||Donna’s brews more than Baltimore’s first coffee
It’s the white pillars that separate Donna’s coffee bar and café from the other businesses that occupy the old Park Plaza Hotel in Mount Vernon. On one side of them are the cobblestone road and a perfect view of the Washington Monument. But between those pillars is a legend of coffee shop-meets-café for Baltimore’s history books.
"We wanted a place people could eat all day long," said Donna Crivello, co-owner of the shop after whom it is named. "We wanted higher quality food, but more food than you could get in just a pastry."
Until her business venture with partner Alan Hirsch (co-creator of Baltimore’s City Paper ), pastries were all you could get with your coffee, and your choice of venues was limited. Vacarro’s in Little Italy served coffee with its famous Italian desserts, and a few coffee exclusives existed around town.
So it may seem commonplace now, but Donna’s broke serious ground for Baltimore. "When I first opened, people didn’t know what focaccia was, what tapenade was. A lot of people had never even had a cappuccino," Crivello said.
Donna Crivello came from Massachusetts where she worked at the Boston Globe. She joined the Baltimore Sun staff as an art director, but she always wanted to create a European-style café.
"I ran a small catering business on the side," she said. "That kept getting busier and bigger." So her wheels started turning and eventually, so did her career.
She met Hirsch through a mutual friend, and the two gutted on old record store to create the trendy café. The Italian art director-turned-restaurant owner from Boston said people in Baltimore were receptive to the new coffee shop idea.
"It was a late night spot for dessert, pastries and coffee," she explained. But it was also a lunchtime spot for salads and sandwiches. "We didn’t realize it was going to evolve into a dinner spot as well."
Over the next decade, Crivello expanded geographically to the counties, bookstores and even Washington, D.C. At one point, she said she was running 12 restaurants. That number is now down to six, but business is still booming.
"We didn’t realize how busy it was going to be, and the kitchen is very small," she said.

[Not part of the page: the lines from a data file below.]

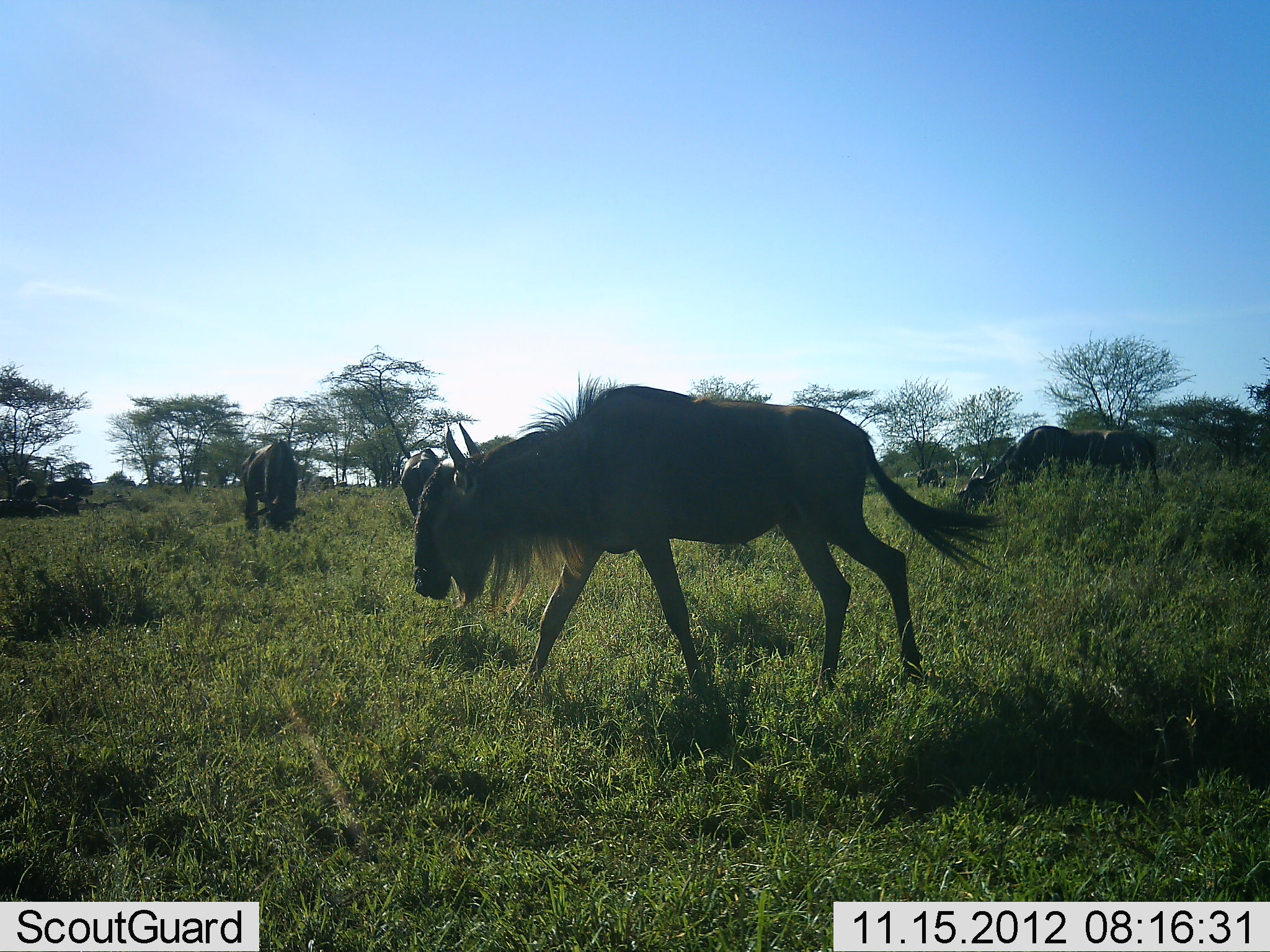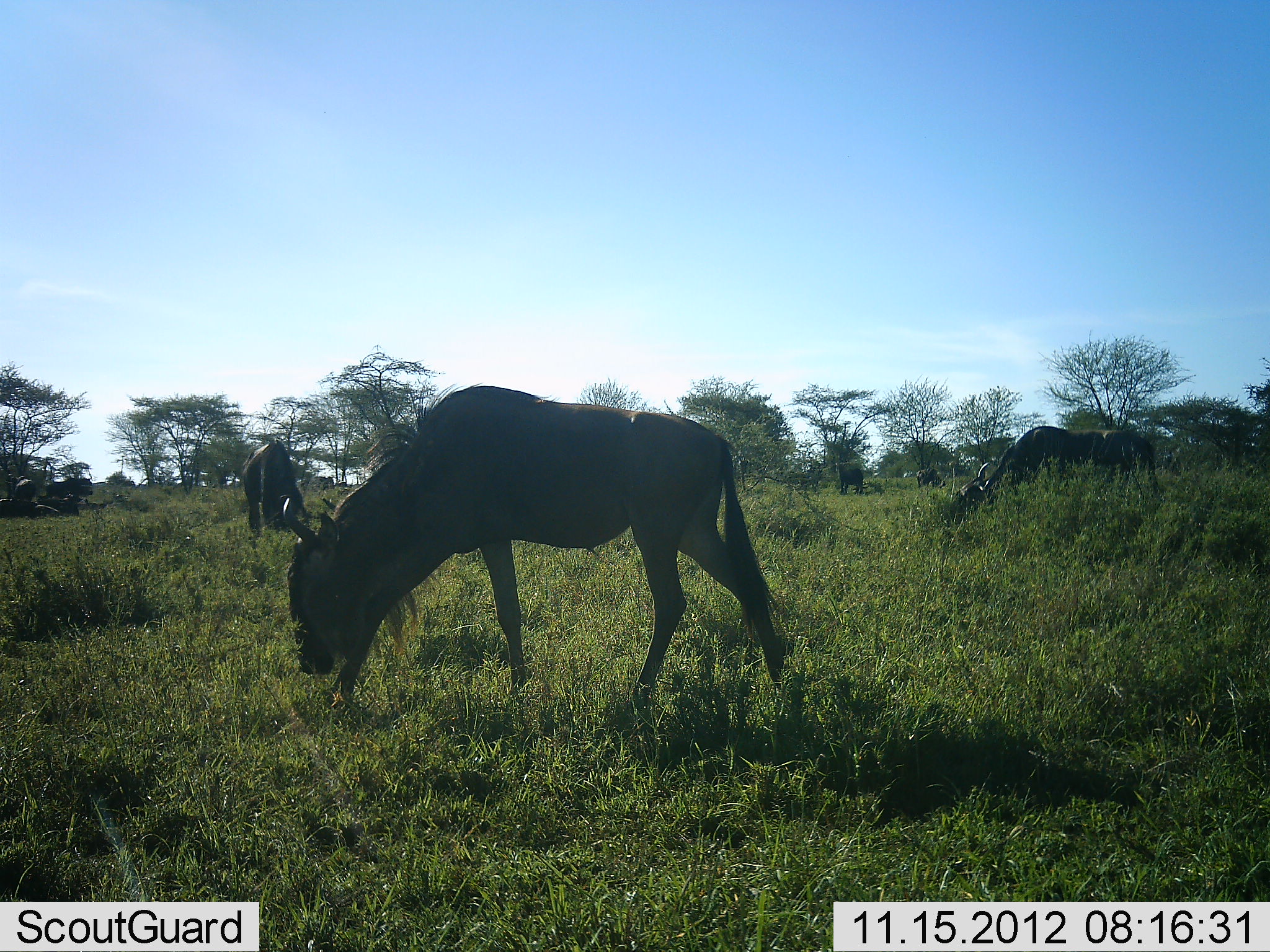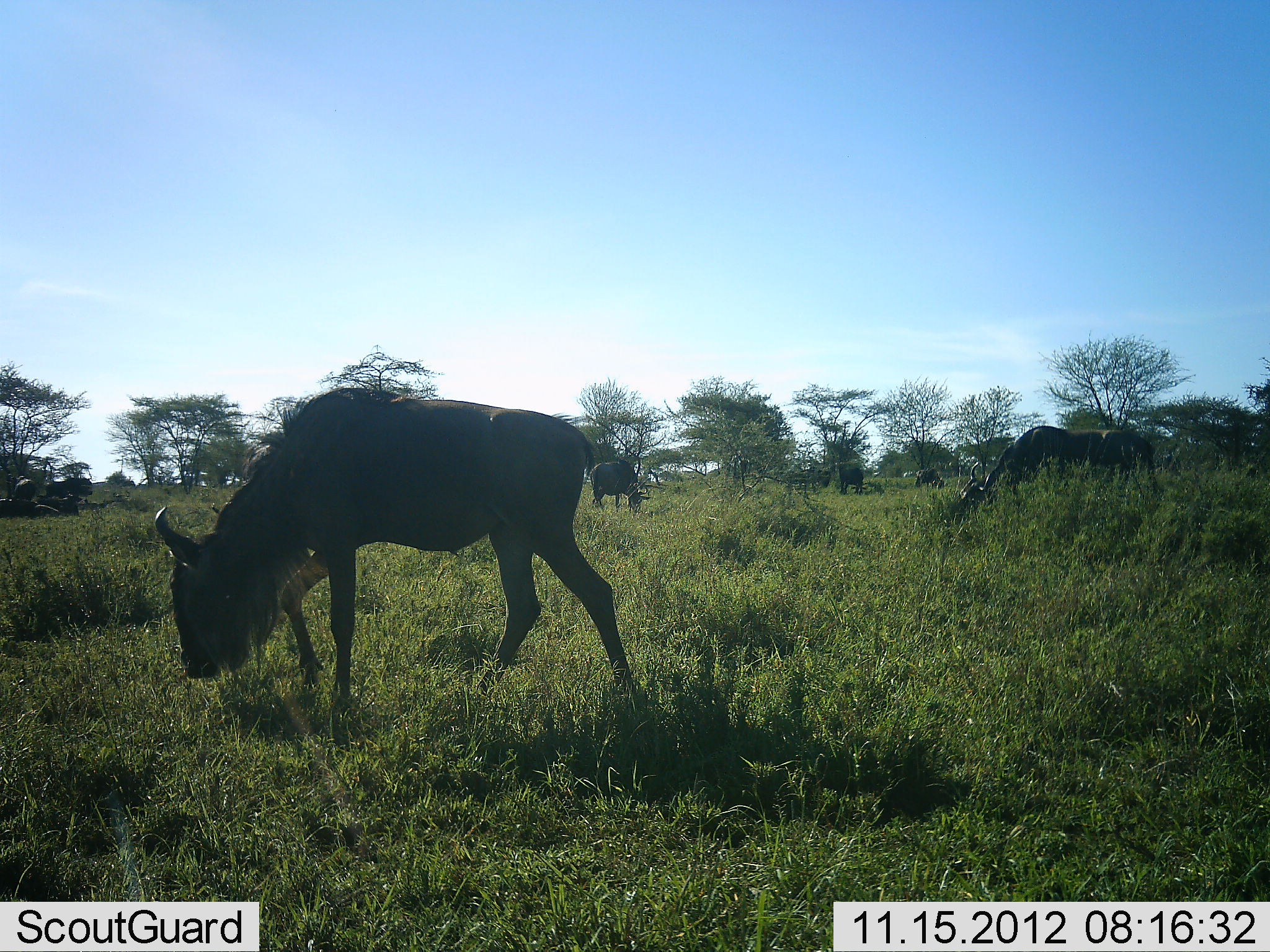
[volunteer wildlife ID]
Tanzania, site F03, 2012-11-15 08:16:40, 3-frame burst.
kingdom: Animalia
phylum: Chordata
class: Mammalia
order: Artiodactyla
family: Bovidae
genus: Connochaetes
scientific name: Connochaetes taurinus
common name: blue wildebeest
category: wildebeest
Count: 9.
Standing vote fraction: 40%.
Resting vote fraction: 10%.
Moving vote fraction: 40%.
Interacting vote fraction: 0%.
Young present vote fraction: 0%.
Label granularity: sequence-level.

I asked if she had considered franchising to keep expanding, but Crivello was hesitant. "You want to get a model going before you can franchise," she said. "Every place ended up being a little different."
Plus, she likes having a hand in how each of her restaurants is run. So she spends her days floating among the six locations. "I taste [the food] everywhere I go," she said.
The menu is mostly salads, sandwiches, a few entrees, and of course, coffee drinks. Different locations offer a few variations depending on the kitchen’s capability. But one thing you’ll always find on the menu—lots of roasted vegetables. "I was looking for news ways of making things that weren’t fried," she said.
She calls it Mediterranean food, but it is closer to her own Italian roots than she likes to admit. "I never wanted to say it’s Italian food because I think it has other influences," she said. "But it’s closer to Italian than anything else." It’s the kind of food she grew up eating, with her own spin on it.
She uses eggplant, artichokes, peppers, mushrooms and fresh leafy greens. You’ll find sun dried tomatoes, goat cheese and pine nuts, but not all in the same dish. There’s crusty breads, rolled tortillas and the traditional pizzas.
For her recipe ideas, Crivello said she was inspired by things she ate growing up. "I just started modifying them to the way I like them, or the way I thought people would like them, or just the way that made them look better."
And let’s not forget dessert. Donna’s may be more than a coffee shop, but her display of homemade desserts tempts even the most disciplined customers. The most popular treats are tiramisu, a warm brownie with ice cream and the apple-cranberry tart.